Albert Barnes Commentary Hosea 11:8

Albert Barnes Commentary

Hosea 11:8

1798–1870
Presbyterian
Albert Barnes
Albert Barnes

Albert Barnes Commentary

Hosea 11:8

1798–1870
Presbyterian
SCRIPTURE

"How shall I give thee up, Ephraim? [how] shall I cast thee off, Israel? how shall I make thee as Admah? [how] shall I set thee as Zeboiim? my heart is turned within me, my compassions are kindled together." — Hosea 11:8 (ASV)

How shall I give you up, Ephraim? — “God is infinitely just and infinitely merciful. The two attributes are so united in Him, indeed, so one in Him who is always one, and in whose counsels there is no variableness, nor shadow of turning, that the one never thwarts the working of the other. Yet, to show that our ills are from our own ill deserts, not from any pleasure of His in inflicting ill, and that what mercy He shows is from His own goodness, not from anything in us, God is represented in this impassioned expression as in doubt, and (so to speak) divided between justice and mercy, the one pleading against the other. Finally, God so determines that both should have their share in the outcome, and that Israel should be both justly punished and mercifully spared and relieved.”

God pronounces on the evil deserts of Israel, even while He mitigates His sentence. The depth of the sinner’s guilt reflects more vividly the depth of God’s mercy. In saying, how shall I make you as Admah? how shall I set you as Zeboim? He says, in fact, that they were, for their sins, worthy to be utterly destroyed, with no trace, no memorial, save that eternal desolation like the five cities of the plain, of which were Sodom and Gomorrah, which God has set forth for an example, suffering the vengeance of eternal fire (Jude 1:7). Such was their desert.

But God says, with inexpressible tenderness, Mine heart is turned within me—literally, “upon Me or against Me,” so as to be a burden to Him; as we say of the heart, that it is “heavy.” God deigns to speak as if His love was heavy, or a weight upon Him, while He thought of the punishment their sins deserved.

My heart is turned — “As soon as I had spoken evil against you, mercy prevailed, tenderness touched Me; the tenderness of the Father overcame the austerity of the Judge.”

My repentings are kindled together — or My strong compassions are kindled; that is, kindled with the heat and glow of love.
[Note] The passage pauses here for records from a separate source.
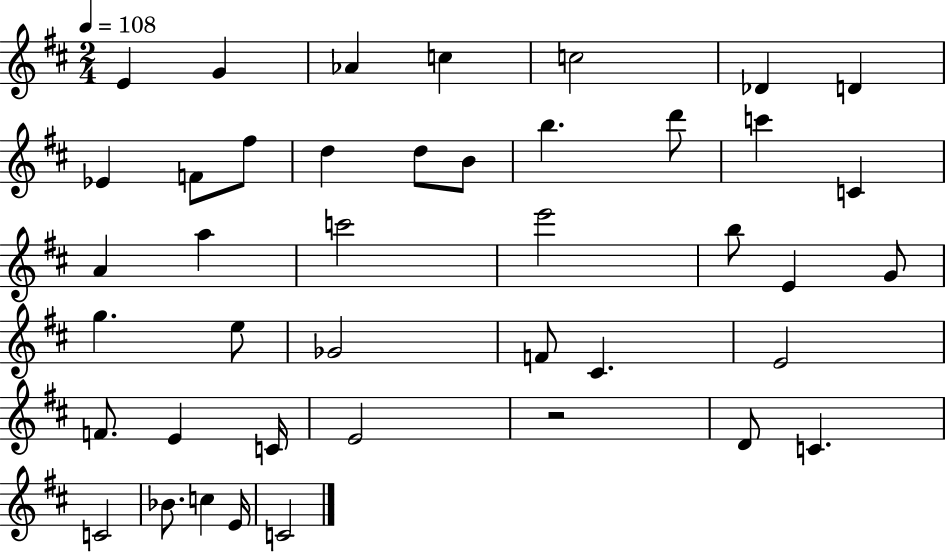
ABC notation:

X:1
T:Untitled
M:2/4
L:1/4
K:D
E G _A c c2 _D D _E F/2 ^f/2 d d/2 B/2 b d'/2 c' C A a c'2 e'2 b/2 E G/2 g e/2 _G2 F/2 ^C E2 F/2 E C/4 E2 z2 D/2 C C2 _B/2 c E/4 C2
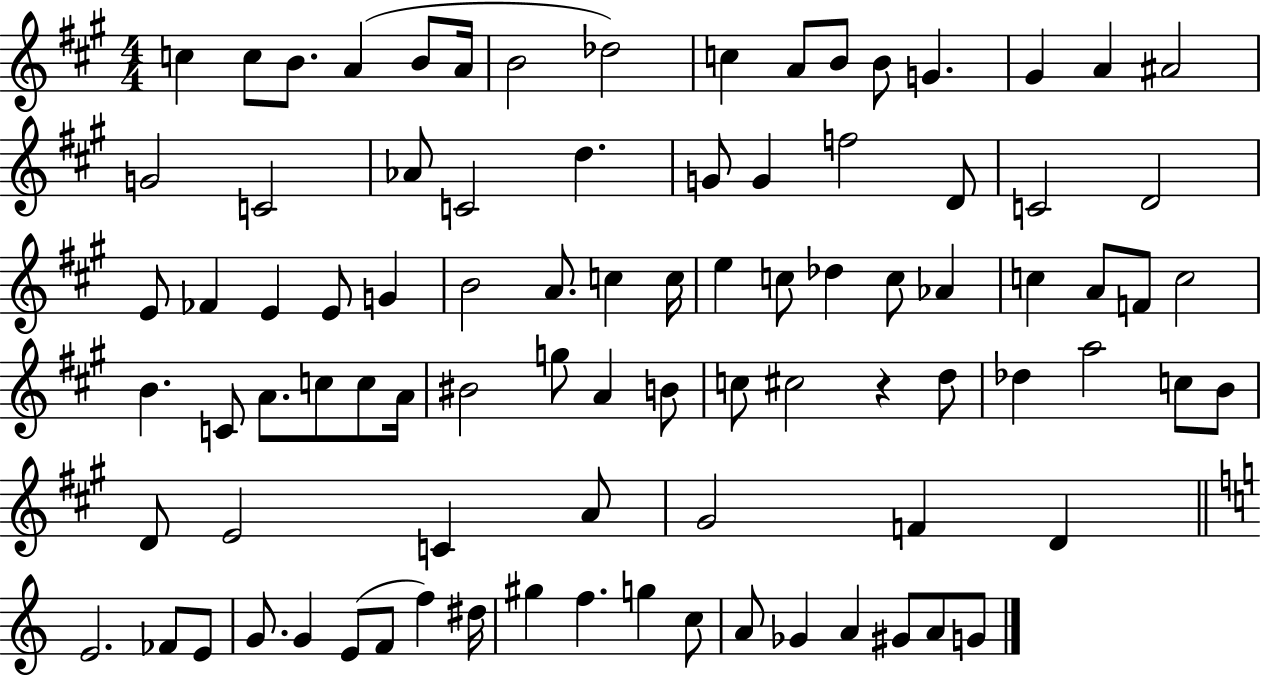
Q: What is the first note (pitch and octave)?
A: C5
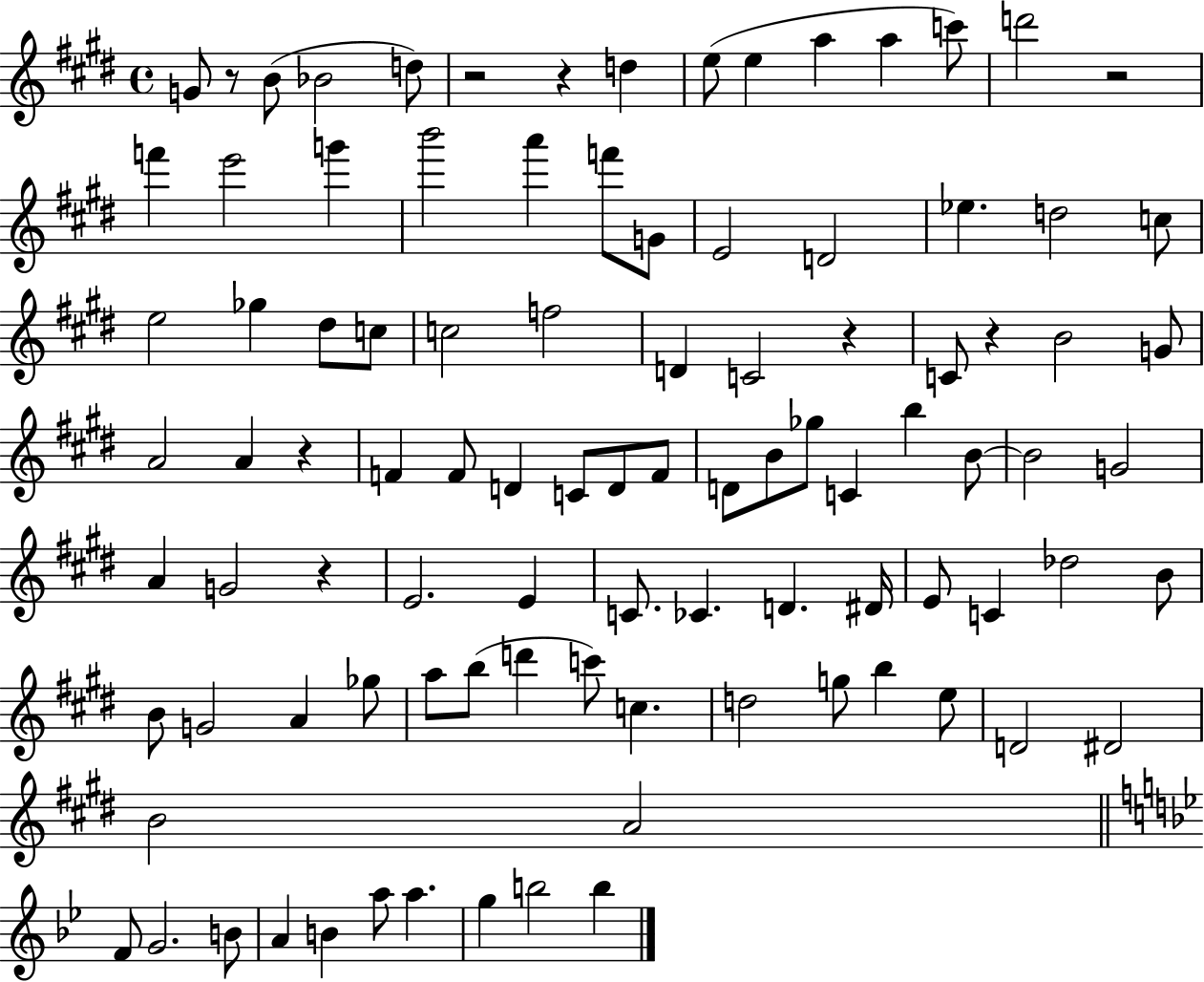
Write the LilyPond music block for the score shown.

{
  \clef treble
  \time 4/4
  \defaultTimeSignature
  \key e \major
  g'8 r8 b'8( bes'2 d''8) | r2 r4 d''4 | e''8( e''4 a''4 a''4 c'''8) | d'''2 r2 | \break f'''4 e'''2 g'''4 | b'''2 a'''4 f'''8 g'8 | e'2 d'2 | ees''4. d''2 c''8 | \break e''2 ges''4 dis''8 c''8 | c''2 f''2 | d'4 c'2 r4 | c'8 r4 b'2 g'8 | \break a'2 a'4 r4 | f'4 f'8 d'4 c'8 d'8 f'8 | d'8 b'8 ges''8 c'4 b''4 b'8~~ | b'2 g'2 | \break a'4 g'2 r4 | e'2. e'4 | c'8. ces'4. d'4. dis'16 | e'8 c'4 des''2 b'8 | \break b'8 g'2 a'4 ges''8 | a''8 b''8( d'''4 c'''8) c''4. | d''2 g''8 b''4 e''8 | d'2 dis'2 | \break b'2 a'2 | \bar "||" \break \key bes \major f'8 g'2. b'8 | a'4 b'4 a''8 a''4. | g''4 b''2 b''4 | \bar "|."
}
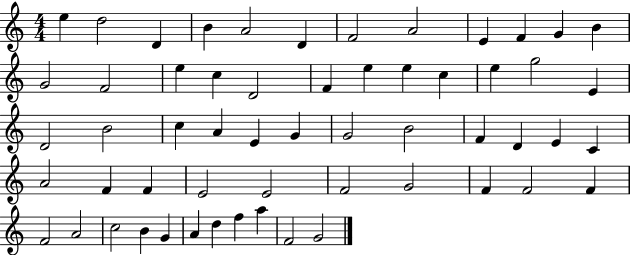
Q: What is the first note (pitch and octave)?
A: E5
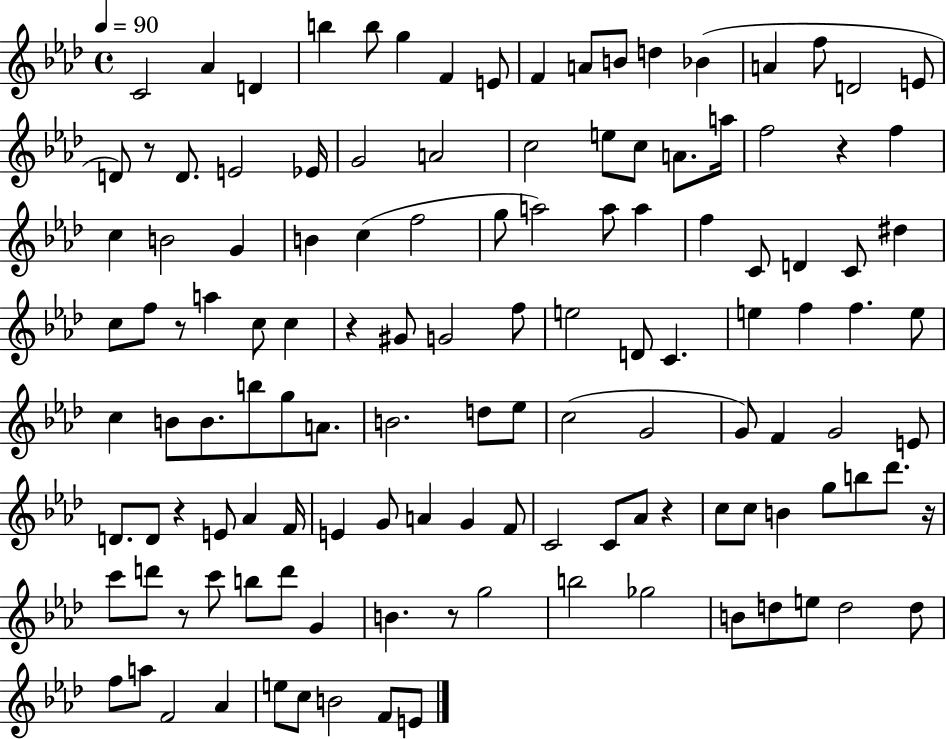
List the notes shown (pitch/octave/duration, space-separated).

C4/h Ab4/q D4/q B5/q B5/e G5/q F4/q E4/e F4/q A4/e B4/e D5/q Bb4/q A4/q F5/e D4/h E4/e D4/e R/e D4/e. E4/h Eb4/s G4/h A4/h C5/h E5/e C5/e A4/e. A5/s F5/h R/q F5/q C5/q B4/h G4/q B4/q C5/q F5/h G5/e A5/h A5/e A5/q F5/q C4/e D4/q C4/e D#5/q C5/e F5/e R/e A5/q C5/e C5/q R/q G#4/e G4/h F5/e E5/h D4/e C4/q. E5/q F5/q F5/q. E5/e C5/q B4/e B4/e. B5/e G5/e A4/e. B4/h. D5/e Eb5/e C5/h G4/h G4/e F4/q G4/h E4/e D4/e. D4/e R/q E4/e Ab4/q F4/s E4/q G4/e A4/q G4/q F4/e C4/h C4/e Ab4/e R/q C5/e C5/e B4/q G5/e B5/e Db6/e. R/s C6/e D6/e R/e C6/e B5/e D6/e G4/q B4/q. R/e G5/h B5/h Gb5/h B4/e D5/e E5/e D5/h D5/e F5/e A5/e F4/h Ab4/q E5/e C5/e B4/h F4/e E4/e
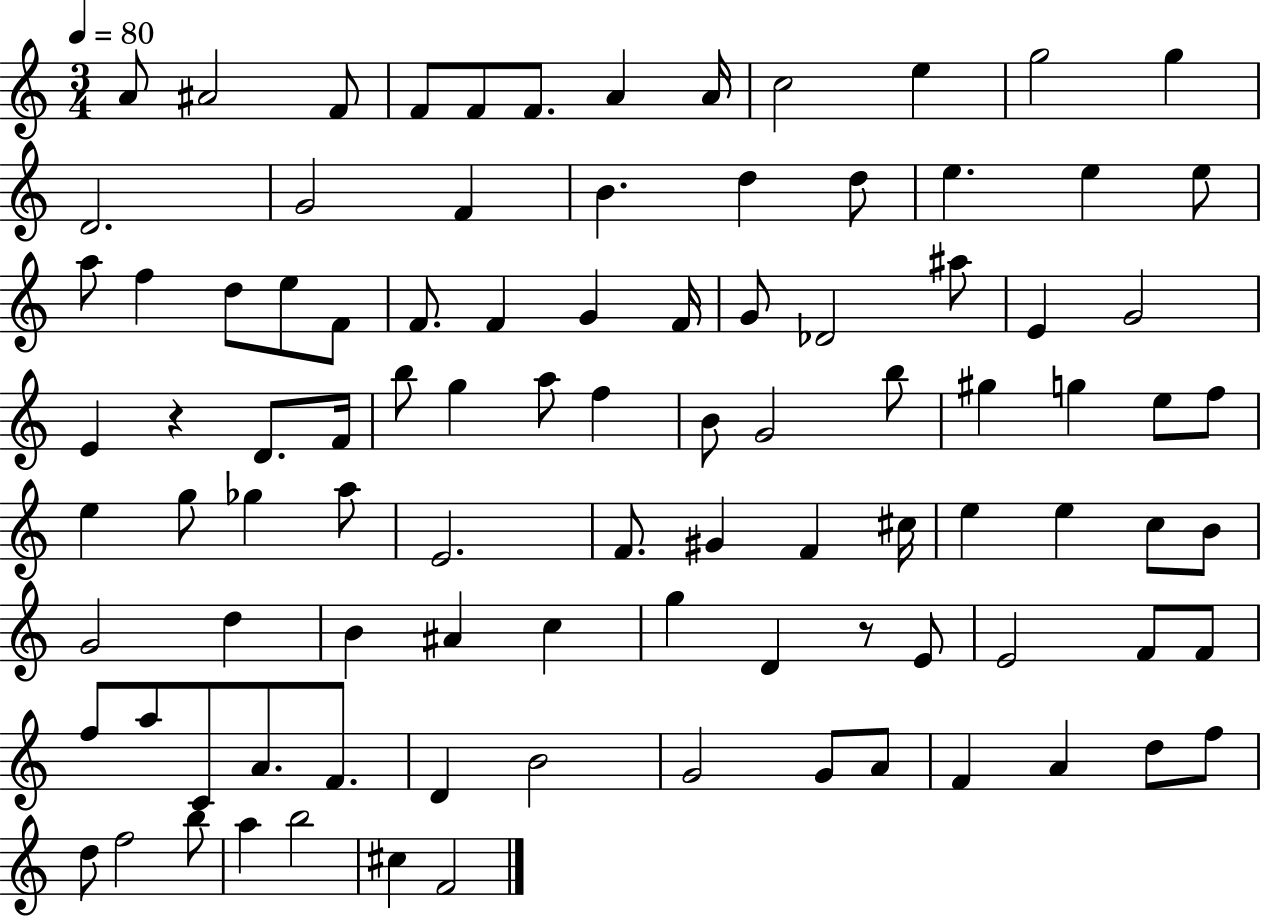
{
  \clef treble
  \numericTimeSignature
  \time 3/4
  \key c \major
  \tempo 4 = 80
  a'8 ais'2 f'8 | f'8 f'8 f'8. a'4 a'16 | c''2 e''4 | g''2 g''4 | \break d'2. | g'2 f'4 | b'4. d''4 d''8 | e''4. e''4 e''8 | \break a''8 f''4 d''8 e''8 f'8 | f'8. f'4 g'4 f'16 | g'8 des'2 ais''8 | e'4 g'2 | \break e'4 r4 d'8. f'16 | b''8 g''4 a''8 f''4 | b'8 g'2 b''8 | gis''4 g''4 e''8 f''8 | \break e''4 g''8 ges''4 a''8 | e'2. | f'8. gis'4 f'4 cis''16 | e''4 e''4 c''8 b'8 | \break g'2 d''4 | b'4 ais'4 c''4 | g''4 d'4 r8 e'8 | e'2 f'8 f'8 | \break f''8 a''8 c'8 a'8. f'8. | d'4 b'2 | g'2 g'8 a'8 | f'4 a'4 d''8 f''8 | \break d''8 f''2 b''8 | a''4 b''2 | cis''4 f'2 | \bar "|."
}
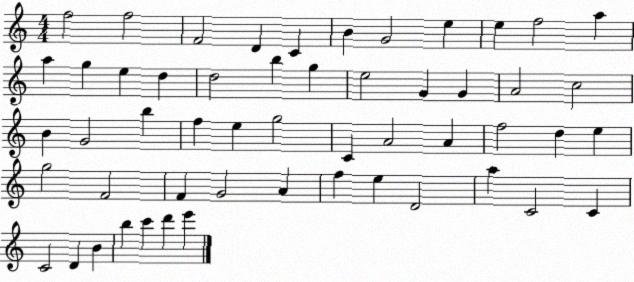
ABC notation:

X:1
T:Untitled
M:4/4
L:1/4
K:C
f2 f2 F2 D C B G2 e e f2 a a g e d d2 b g e2 G G A2 c2 B G2 b f e g2 C A2 A f2 d e g2 F2 F G2 A f e D2 a C2 C C2 D B b c' d' e'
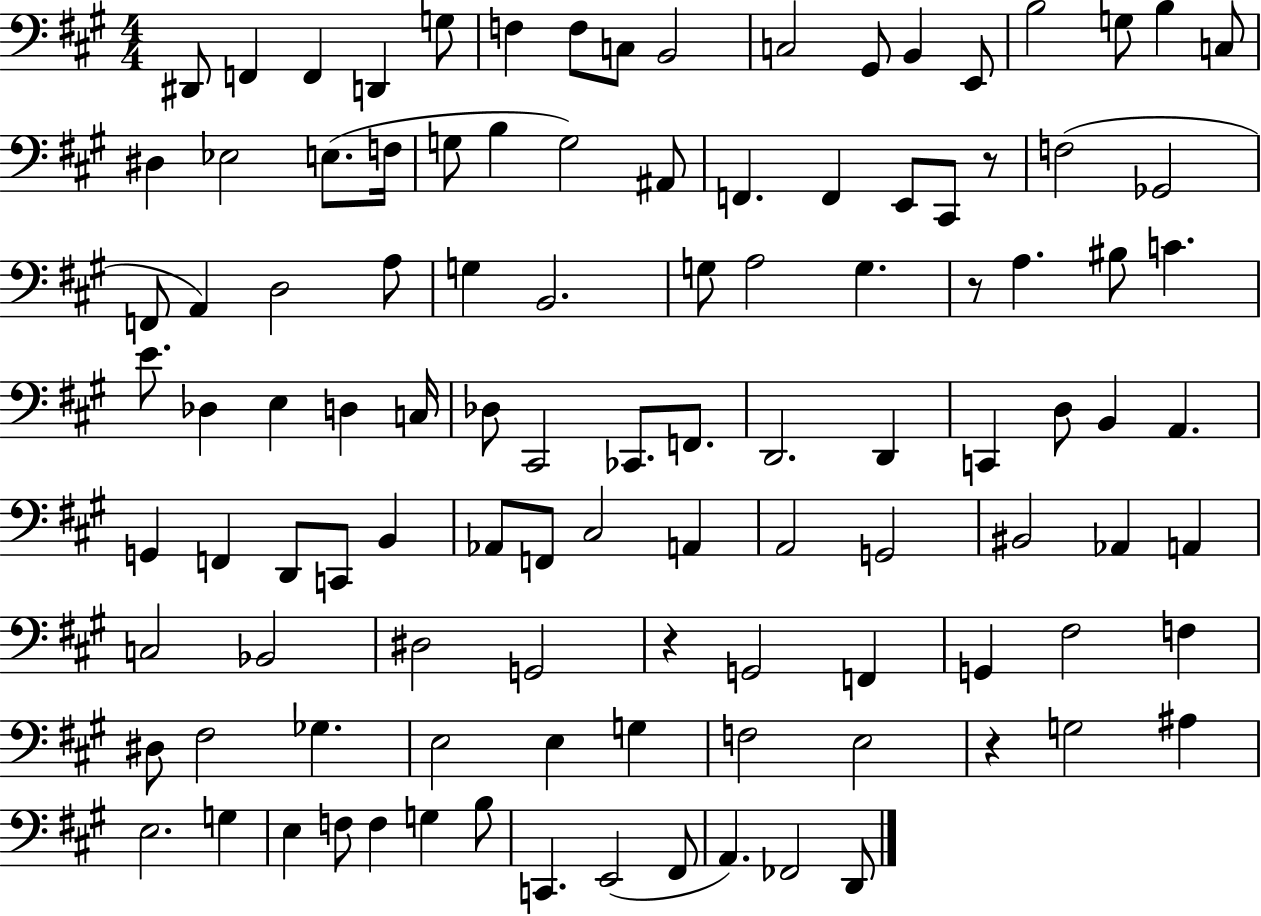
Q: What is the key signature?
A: A major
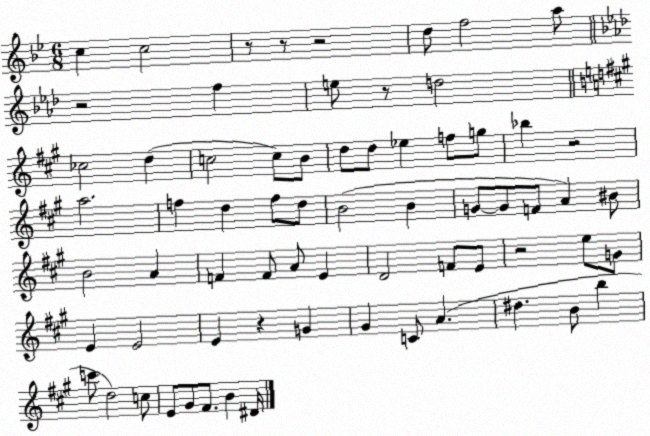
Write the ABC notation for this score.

X:1
T:Untitled
M:6/8
L:1/4
K:Bb
c c2 z/2 z/2 z2 d/2 f2 a/2 z2 f e/2 z/2 d2 _c2 d c2 c/2 B/2 d/2 d/2 _e f/2 g/2 _b z2 a2 f d f/2 d/2 B2 B G/2 G/2 F/2 A ^B/2 B2 A F F/2 A/2 E D2 F/2 E/2 z2 e/2 G/2 E E2 E z G ^G C/2 A ^d B/2 b c'/2 d2 c/2 E/2 ^G/2 ^F/2 B ^D/4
As the disciples say, Did not our hearts burn within us? (Luke 24:32), and as it is said of Joseph, his bowels did yearn toward his brother (Genesis 43:30) (literally, were hot); and of the true mother before Solomon, her bowels yearned upon her son (1 Kings 3:26) (English margin, were hot).

“Admah” and “Zeboim” were cities in the same plain with Sodom and Gomorrah, and each had its petty king (Genesis 14:2). In the history of the destruction of Sodom and Gomorrah, they are not named but are included in the general title those cities and all the plain (Genesis 19:25). Then Hosea’s hearers would all the more think of that place in Moses where he does mention them, and where he threatens them with a similar end: when the stranger shall see, that the whole land thereof is brimstone and salt and burning, that it is not sown, nor beareth, nor any grass groweth therein, like the overthrow of Sodom and Gomorrah, Admah and Zeboim, which the Lord overthrew in His anger and His wrath (Deuteronomy 29:22–23). Such was the end at which all their sins aimed; such the end which God had held out to them; but His “strong compassions were kindled.”